Si vous avez croisé la route d'Helena durant sa première tournée des Zénith, vous avez sûrement remarqué que la chanteuse belge est dans son élément. Contre toute attente, la jeune artiste révélée durant la Star Academy aux côtés de Lénie ou Pierre Garnier s'est découvert une véritable passion pour la scène, et a notamment pris goût à l'ambiance si particulière des festivals :
" Je n’avais jamais fait de festival avant de monter sur scène. Et j’adore les vivre comme artiste, parce qu’on profite de tout ce qu’il y a autour."
Pour régaler le public cet été alors qu'elle est programmée à Solidays ou au festival de Carcassonne, l'interprète de Tout a changé (rien n'a changé) a complètement repensé son show. "J’ai imaginé des moments où les gens peuvent danser, sauter, participer.
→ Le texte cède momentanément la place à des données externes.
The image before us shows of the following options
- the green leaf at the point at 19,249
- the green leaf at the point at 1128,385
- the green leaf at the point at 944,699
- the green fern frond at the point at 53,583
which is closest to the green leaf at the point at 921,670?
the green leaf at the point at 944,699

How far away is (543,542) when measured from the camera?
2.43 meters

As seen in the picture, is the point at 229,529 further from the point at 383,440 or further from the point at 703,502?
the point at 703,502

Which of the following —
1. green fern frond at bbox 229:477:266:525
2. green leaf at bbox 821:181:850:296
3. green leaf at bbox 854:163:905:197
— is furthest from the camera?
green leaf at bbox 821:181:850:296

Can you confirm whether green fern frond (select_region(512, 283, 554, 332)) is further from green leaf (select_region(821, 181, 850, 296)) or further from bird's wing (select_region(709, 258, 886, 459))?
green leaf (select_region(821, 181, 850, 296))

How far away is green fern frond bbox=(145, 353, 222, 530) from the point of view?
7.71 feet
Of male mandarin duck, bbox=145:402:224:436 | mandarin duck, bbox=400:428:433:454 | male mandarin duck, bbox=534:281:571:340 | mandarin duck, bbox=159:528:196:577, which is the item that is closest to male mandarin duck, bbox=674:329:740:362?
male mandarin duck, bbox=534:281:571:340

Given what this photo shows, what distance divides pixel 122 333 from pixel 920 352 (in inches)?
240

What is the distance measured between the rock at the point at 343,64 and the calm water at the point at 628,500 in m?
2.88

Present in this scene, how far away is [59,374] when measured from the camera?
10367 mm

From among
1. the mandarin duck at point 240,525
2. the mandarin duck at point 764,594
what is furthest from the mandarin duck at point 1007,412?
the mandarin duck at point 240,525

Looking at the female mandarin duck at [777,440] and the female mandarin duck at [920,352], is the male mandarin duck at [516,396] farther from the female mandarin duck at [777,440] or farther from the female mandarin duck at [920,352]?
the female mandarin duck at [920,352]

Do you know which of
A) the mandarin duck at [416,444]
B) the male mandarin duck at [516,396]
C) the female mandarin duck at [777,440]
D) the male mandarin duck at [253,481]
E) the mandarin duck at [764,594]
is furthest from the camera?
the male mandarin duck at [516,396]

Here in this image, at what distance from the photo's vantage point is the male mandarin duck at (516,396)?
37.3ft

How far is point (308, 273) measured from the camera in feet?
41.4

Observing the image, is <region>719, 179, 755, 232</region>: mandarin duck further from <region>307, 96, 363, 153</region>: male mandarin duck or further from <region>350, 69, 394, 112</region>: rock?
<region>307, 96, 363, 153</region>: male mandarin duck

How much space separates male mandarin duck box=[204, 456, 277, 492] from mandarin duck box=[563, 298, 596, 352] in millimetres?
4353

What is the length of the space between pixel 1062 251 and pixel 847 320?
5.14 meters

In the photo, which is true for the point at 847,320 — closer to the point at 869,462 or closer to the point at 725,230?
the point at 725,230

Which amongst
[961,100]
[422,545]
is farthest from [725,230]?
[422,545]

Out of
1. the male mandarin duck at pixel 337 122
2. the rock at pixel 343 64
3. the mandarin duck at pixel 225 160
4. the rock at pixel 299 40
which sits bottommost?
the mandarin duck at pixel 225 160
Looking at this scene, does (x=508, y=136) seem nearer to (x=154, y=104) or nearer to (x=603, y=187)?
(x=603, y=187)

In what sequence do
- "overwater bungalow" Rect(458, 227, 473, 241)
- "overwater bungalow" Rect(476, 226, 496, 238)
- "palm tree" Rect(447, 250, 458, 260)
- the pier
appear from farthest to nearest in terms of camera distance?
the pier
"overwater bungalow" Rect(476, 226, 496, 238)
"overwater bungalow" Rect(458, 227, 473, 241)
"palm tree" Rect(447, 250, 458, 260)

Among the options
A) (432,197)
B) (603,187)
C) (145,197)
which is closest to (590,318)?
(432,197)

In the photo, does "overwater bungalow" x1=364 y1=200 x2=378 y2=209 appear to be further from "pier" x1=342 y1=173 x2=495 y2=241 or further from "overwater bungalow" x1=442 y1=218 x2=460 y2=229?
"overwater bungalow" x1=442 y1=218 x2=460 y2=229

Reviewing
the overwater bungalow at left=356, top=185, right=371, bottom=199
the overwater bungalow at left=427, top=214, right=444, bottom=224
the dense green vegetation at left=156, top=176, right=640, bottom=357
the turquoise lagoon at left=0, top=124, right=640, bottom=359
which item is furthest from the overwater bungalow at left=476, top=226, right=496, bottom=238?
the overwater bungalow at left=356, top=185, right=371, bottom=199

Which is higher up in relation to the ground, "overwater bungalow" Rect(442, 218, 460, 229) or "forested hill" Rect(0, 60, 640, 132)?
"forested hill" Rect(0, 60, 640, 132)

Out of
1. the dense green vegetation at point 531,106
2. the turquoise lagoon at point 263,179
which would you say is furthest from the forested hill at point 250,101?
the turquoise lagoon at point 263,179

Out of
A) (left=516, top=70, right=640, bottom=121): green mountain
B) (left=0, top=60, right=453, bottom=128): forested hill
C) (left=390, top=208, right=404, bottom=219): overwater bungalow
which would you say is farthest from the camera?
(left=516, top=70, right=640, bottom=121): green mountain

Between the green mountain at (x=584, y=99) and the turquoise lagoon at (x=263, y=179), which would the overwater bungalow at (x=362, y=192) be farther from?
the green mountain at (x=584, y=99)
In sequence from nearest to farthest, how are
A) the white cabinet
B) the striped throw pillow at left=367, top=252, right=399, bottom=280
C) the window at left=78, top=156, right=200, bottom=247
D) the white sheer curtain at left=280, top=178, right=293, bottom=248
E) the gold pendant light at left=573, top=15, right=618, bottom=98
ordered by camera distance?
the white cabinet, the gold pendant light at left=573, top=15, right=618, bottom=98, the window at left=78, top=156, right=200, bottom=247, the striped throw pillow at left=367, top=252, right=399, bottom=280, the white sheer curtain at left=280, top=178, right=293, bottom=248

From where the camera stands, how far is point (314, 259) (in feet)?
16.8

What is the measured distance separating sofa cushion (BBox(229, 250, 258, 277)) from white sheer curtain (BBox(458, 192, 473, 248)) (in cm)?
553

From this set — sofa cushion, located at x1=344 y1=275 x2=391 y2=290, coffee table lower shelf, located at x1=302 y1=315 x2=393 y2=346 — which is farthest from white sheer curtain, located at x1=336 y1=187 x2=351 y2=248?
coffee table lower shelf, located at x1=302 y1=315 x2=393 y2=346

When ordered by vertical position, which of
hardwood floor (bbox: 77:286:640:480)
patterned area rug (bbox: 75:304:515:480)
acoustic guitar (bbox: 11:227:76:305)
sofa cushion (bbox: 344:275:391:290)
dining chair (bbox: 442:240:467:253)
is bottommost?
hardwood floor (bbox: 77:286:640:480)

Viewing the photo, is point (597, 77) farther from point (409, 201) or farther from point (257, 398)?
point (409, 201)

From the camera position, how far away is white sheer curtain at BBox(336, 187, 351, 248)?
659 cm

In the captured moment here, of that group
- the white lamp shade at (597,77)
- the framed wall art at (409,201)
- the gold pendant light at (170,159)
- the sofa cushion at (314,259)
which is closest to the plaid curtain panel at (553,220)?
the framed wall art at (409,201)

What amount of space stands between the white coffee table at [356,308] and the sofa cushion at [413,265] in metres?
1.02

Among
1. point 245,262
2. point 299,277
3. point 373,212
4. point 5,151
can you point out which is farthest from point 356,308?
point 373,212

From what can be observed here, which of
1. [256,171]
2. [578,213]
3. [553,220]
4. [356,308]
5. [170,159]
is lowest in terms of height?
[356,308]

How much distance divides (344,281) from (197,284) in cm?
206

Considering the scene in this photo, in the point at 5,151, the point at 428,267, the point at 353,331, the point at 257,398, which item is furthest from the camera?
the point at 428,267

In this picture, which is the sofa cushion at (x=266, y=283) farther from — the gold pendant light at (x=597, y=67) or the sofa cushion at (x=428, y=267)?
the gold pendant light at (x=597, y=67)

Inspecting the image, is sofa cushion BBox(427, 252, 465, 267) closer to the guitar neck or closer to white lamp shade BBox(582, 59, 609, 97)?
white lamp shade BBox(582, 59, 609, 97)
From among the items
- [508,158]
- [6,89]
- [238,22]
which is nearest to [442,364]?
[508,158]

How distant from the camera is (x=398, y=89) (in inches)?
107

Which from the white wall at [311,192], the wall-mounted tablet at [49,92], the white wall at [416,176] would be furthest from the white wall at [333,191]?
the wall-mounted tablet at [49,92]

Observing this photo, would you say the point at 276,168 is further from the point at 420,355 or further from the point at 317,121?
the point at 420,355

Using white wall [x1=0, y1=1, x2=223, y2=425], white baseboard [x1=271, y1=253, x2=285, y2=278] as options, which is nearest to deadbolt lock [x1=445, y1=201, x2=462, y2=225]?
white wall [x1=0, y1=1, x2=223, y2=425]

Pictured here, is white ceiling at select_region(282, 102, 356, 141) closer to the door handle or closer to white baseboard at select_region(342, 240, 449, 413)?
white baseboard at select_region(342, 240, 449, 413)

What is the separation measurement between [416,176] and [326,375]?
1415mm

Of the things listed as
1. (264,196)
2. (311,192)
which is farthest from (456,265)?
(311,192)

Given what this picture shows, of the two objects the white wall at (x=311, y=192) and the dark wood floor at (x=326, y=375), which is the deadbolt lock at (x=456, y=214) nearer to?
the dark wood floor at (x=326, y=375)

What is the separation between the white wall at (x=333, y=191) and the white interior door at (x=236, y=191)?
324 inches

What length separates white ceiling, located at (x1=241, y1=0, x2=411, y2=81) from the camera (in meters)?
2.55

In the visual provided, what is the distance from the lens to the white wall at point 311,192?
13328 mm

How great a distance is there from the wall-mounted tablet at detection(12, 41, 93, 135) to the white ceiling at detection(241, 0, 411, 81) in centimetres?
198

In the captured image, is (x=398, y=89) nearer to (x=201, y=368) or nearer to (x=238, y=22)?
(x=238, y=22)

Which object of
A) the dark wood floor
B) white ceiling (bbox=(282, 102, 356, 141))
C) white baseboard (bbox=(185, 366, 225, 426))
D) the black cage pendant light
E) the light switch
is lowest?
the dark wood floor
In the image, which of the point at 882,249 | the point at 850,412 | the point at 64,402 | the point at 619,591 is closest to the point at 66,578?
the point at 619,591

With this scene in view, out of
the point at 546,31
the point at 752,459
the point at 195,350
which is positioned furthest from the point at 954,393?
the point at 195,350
J’ai aussi mis un peu les balades de côté pour privilégier l’énergie" assure-t-elle dans une interview croisée avec Miki, Suzane et Marguerite pour Diverto.
Le challenge qu'elle adore relever ? Convaincre un public qui n'est pas forcément acquis à sa cause. Son passage au Rose Festival de Toulouse, où elle devait chanter ses morceaux pop avant les poids lourds du rap que sont Ninho et Niska, reste l'un de ses meilleurs souvenirs : "Je savais que je n’étais pas forcément la cible du public. Mais je n’ai rien lâché, et ça m’a donné confiance".
Une détermination à toute épreuve pour celle qui dit penser "beaucoup au live" quand elle écrit ses morceaux, et ce même quand son corps dit stop. Lors de son tout premier festival, sous une chaleur caniculaire ("plus de 40°C"), Helena a frôlé le passage par les urgences : "J’ai fini en hyperthermie avec 42 de fièvre après le concert, mais je suis allée au bout !".
Ses fans pourront encore profiter du spectacle qu'elle défend pendant quelques mois. Impatiente de "faire ressentir des émotions fortes" à ceux qui la soutiennent depuis ses débuts, Helena se languit de découvrir les Francofolies de la Rochelle, où elle a senti "un vrai engouement" lors de l'annonce de sa participation.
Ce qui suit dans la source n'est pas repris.